Día, quiero escribirte…

 

Centenares de almas pasaron por estas lagunas, este pasto verde que una vez fue tierra árida. Así me está pasando: soy pasto verde rodeado de aguas cristalinas, pues, al fin me he graduado. Mucho tiempo pasó, tanto que no lo vi pasar, y mi siguiente meta es ser escritor. Empezaré por donde pueda, al fin y al cabo, todo se trata de experiencia y cosechar; cosechar lo que se siembra, ¿no es así? Y siempre se necesita de una fuerza divina que te empuja, yo he de tener la mía, sólo que es imaginativa debido a las circunstanciales vivencias. Siempre la he visto en la universidad, incluso la he visto en la preparatoria, más allá, la primaria, siempre estuvo allí con distintas caras, distintas miradas y distintas sonrisas, pero ahí estaba, sólo que nunca concretaba, pues, ¿de qué se trata esto sin el miedo a ser empujado al río del olvido? Me acostumbré a eso, pero en este caso es complejo. Todo esto pasaba por mi mente…
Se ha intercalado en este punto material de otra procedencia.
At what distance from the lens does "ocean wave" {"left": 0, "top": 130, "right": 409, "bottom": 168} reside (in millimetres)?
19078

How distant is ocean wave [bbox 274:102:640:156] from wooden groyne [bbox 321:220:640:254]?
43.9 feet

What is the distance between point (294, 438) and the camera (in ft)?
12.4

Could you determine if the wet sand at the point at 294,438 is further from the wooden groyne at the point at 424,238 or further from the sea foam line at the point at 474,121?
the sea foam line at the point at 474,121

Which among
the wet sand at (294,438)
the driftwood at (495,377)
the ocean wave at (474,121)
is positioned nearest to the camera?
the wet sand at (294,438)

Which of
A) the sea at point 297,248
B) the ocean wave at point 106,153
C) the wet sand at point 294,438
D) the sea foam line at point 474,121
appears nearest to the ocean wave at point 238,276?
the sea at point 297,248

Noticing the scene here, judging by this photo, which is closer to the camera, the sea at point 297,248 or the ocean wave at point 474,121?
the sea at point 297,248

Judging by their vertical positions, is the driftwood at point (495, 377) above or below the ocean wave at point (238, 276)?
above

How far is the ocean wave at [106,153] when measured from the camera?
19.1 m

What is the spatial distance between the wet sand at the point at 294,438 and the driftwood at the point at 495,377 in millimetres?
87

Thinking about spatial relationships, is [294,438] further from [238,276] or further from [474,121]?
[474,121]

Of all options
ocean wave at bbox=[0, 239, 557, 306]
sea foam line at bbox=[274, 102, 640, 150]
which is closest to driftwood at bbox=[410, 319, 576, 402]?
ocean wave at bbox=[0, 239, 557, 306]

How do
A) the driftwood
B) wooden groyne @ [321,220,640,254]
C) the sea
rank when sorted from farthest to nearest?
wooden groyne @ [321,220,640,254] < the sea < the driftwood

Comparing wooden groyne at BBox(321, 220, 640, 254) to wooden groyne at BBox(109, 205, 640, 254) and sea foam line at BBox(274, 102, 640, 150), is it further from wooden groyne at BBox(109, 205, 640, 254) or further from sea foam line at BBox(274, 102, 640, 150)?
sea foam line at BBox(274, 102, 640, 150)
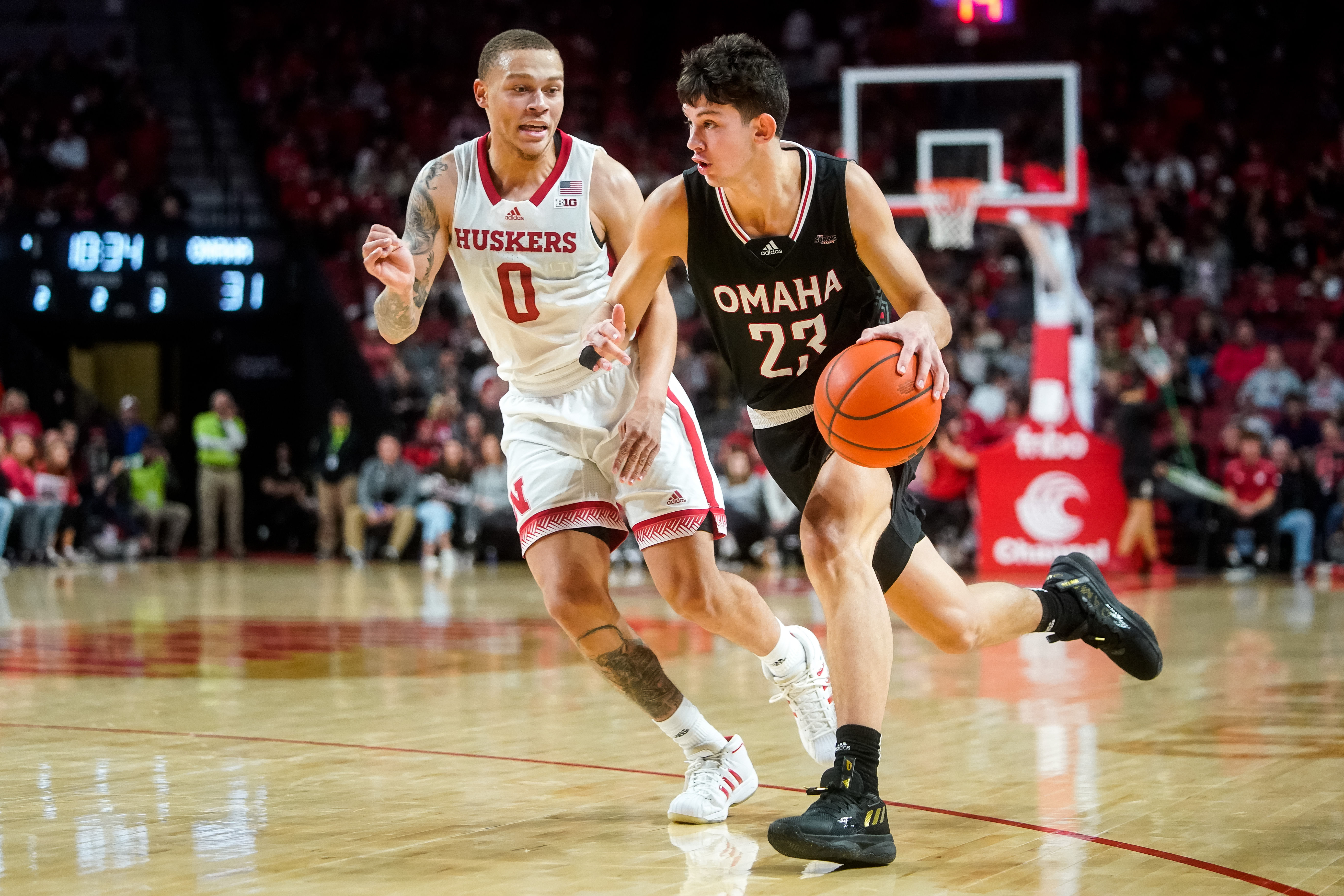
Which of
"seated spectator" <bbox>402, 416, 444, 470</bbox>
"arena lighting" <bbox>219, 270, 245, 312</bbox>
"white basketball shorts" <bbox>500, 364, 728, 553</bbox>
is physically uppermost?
"arena lighting" <bbox>219, 270, 245, 312</bbox>

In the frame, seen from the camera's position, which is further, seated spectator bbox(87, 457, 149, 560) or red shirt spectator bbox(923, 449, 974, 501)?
seated spectator bbox(87, 457, 149, 560)

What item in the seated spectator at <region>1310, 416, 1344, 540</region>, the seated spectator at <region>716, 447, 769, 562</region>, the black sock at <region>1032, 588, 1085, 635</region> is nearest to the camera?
the black sock at <region>1032, 588, 1085, 635</region>

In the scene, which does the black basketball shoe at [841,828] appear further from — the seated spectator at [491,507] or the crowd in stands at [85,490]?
the crowd in stands at [85,490]

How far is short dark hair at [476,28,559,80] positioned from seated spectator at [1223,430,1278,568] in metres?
10.7

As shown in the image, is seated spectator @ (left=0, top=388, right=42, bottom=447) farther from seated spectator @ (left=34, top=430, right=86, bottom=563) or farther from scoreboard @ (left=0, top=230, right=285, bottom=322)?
scoreboard @ (left=0, top=230, right=285, bottom=322)

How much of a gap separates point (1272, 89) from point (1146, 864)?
17952 millimetres

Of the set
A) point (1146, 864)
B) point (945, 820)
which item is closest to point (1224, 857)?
point (1146, 864)

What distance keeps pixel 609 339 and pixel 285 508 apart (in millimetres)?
14816

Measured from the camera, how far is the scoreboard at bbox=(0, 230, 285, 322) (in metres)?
16.8

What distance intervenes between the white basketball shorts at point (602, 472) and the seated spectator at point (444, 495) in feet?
35.9

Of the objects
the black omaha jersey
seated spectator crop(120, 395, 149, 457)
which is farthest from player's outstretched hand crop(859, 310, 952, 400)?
seated spectator crop(120, 395, 149, 457)

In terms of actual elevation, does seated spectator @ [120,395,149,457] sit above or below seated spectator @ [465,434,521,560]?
above

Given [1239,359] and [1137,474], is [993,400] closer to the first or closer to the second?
[1137,474]

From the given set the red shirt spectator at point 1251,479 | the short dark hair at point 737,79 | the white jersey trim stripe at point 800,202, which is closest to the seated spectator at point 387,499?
the red shirt spectator at point 1251,479
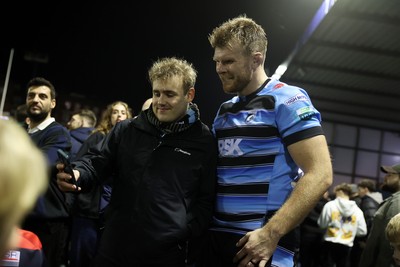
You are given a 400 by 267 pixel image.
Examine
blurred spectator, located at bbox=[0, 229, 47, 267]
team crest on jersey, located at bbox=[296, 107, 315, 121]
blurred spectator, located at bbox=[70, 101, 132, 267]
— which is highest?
team crest on jersey, located at bbox=[296, 107, 315, 121]

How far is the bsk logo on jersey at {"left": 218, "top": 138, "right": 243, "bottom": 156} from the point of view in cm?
205

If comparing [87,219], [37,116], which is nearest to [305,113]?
[87,219]

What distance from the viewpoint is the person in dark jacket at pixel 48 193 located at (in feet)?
11.0

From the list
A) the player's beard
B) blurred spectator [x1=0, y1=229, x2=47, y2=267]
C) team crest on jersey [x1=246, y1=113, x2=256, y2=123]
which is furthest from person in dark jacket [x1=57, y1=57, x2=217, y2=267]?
the player's beard

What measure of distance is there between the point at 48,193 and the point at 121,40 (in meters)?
8.56

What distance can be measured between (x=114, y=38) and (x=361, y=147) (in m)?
12.4

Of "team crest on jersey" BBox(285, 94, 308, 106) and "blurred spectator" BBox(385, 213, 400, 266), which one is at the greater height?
"team crest on jersey" BBox(285, 94, 308, 106)

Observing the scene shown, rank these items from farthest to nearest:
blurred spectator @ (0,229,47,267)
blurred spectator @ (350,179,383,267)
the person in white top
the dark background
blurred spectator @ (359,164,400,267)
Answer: the dark background → blurred spectator @ (350,179,383,267) → the person in white top → blurred spectator @ (359,164,400,267) → blurred spectator @ (0,229,47,267)

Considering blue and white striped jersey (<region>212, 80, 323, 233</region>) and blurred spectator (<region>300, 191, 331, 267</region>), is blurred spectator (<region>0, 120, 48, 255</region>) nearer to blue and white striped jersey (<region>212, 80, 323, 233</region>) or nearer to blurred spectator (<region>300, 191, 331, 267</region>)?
blue and white striped jersey (<region>212, 80, 323, 233</region>)

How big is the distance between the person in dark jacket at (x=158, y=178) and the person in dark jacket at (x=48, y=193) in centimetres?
119

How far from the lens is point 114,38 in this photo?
11.4 m

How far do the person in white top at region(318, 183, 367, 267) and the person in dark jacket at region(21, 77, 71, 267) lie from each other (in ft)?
13.9

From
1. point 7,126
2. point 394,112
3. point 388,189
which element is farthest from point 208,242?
point 394,112

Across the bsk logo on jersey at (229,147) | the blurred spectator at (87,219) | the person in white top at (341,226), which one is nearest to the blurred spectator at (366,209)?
the person in white top at (341,226)
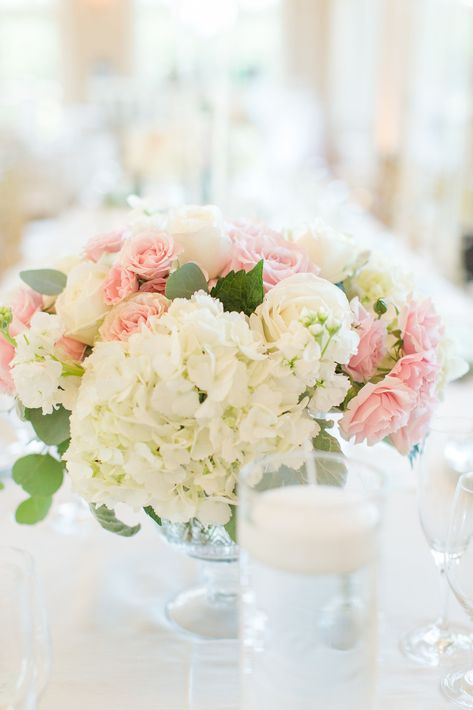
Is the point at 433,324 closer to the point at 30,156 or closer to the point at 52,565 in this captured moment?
the point at 52,565

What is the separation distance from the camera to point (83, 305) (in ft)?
2.61

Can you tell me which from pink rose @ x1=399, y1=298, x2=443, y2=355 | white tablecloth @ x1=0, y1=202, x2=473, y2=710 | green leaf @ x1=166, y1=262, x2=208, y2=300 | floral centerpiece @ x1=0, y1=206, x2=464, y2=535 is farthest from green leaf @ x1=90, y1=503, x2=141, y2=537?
pink rose @ x1=399, y1=298, x2=443, y2=355

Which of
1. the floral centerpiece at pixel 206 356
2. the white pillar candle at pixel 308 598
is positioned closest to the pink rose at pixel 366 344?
the floral centerpiece at pixel 206 356

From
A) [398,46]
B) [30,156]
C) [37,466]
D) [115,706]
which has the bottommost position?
[30,156]

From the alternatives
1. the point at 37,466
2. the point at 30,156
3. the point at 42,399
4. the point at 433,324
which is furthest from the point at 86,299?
the point at 30,156

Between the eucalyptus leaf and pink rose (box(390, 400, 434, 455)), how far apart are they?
359 millimetres

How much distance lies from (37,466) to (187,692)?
276mm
“Te ves un poco perdido”, me dijo mi mejor amigo, Marco, quien me acompañaba después del último timbre mientras esta tormenta de palabras azotaba los lares de mi mente. “No pasa nada, Marco”, le dije para evitar hablar del tema, pues no quería ensuciar este día, pero le conozco bien, es sólo un preludio para las preguntas directas y las respuestas esquivas, puentes de la verdad que he de soltarle… al final todo por mi bien, supongo. “Cuéntame”, avisaba él, para evitar hacerlo más difícil. “Vayamos al café del campus”, le dije para hacer tiempo y ordenar mis ideas.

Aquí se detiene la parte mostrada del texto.